Communiqué de presse

Bruxelles, le 29 avril 2011

Ce 2 mai 2011, la Belgique sera à l’honneur auprès des Nations Unies. Elle se soumettra effectivement à son premier « Examen périodique universel » (EPU) devant le Conseil des droits de l’homme des Nations Unies à Genève, prévu une fois toutes les quatre années. Depuis 2006, la situation des droits humains de chacun des Etats membres de l’ONU est passée en revu de façon systématique. La Belgique est l’un des derniers pays à se soumettre à l’EPU.

Lors de cette épreuve, les Etats sont jugés par leurs pairs, soit les autres Etats membres. Les ONG et autres experts ne sont pas entendus lors de la session. Ceux-ci sont toutefois étroitement impliqués dans la réalisation du rapport rédigé par l’Etat soumis à l’examen, élément important lors de l’EPU, mais aussi invités à apporter une contribution limitée auprès des Nations Unies.

C’est ainsi qu’Amnesty International a fait part de ses recommandations et de ses préoccupations dans un bref rapport. Pour l’organisation, la Belgique doit profiter de l’occasion pour relever le défi de devenir un réel modèle en matière de droits humains.

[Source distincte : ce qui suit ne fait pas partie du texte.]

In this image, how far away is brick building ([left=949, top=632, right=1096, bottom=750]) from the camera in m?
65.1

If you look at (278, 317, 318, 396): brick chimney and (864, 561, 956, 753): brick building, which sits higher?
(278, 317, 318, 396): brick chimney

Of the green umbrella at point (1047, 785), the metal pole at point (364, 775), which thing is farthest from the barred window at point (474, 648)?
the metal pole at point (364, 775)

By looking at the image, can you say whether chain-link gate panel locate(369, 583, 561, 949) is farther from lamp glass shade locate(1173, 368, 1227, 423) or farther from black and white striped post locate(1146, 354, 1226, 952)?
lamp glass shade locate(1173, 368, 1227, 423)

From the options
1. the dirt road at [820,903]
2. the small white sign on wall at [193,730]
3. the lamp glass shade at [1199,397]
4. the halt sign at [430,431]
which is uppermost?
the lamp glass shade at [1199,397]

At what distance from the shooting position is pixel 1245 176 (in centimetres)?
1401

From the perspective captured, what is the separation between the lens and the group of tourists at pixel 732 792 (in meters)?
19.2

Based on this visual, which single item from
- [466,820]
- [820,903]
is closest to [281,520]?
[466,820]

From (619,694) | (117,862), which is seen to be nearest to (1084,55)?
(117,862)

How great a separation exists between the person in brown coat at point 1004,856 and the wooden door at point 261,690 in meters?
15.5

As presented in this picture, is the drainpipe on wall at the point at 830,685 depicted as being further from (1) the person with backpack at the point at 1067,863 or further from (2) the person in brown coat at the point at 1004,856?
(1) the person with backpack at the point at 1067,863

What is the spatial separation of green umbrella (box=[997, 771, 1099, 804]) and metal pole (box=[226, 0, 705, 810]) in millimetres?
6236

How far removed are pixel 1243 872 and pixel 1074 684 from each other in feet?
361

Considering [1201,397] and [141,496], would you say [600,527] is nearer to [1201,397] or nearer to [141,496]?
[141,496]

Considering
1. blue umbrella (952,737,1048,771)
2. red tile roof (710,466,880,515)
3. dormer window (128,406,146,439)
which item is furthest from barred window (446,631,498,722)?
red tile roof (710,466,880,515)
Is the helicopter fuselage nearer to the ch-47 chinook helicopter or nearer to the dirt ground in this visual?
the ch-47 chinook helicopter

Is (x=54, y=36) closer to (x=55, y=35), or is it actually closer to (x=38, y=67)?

Amnesty International souligne d’une part le caractère problématique de la politique migratoire en Belgique. Le pays manque de solutions permanentes. Ensuite, la surpopulation carcérale, ainsi que les fréquentes grèves du personnel pénitentiaire en Belgique, constituent d’autres préoccupations pour l’organisation. Toute personne privée de liberté devrait vivre dans la dignité. Ce n’est pourtant pas le cas actuellement. Le gouvernement doit veiller à ce que les grèves du personnel ne compromettent pas les droits fondamentaux des personnes détenues.

Amnesty International souligne par ailleurs un certain nombre de problèmes institutionnels. Il est par exemple paradoxal de voir la Belgique exhorter d’autres pays à établir une institution nationale consacrée aux droits humains, alors qu’elle-même n’y parvient pas.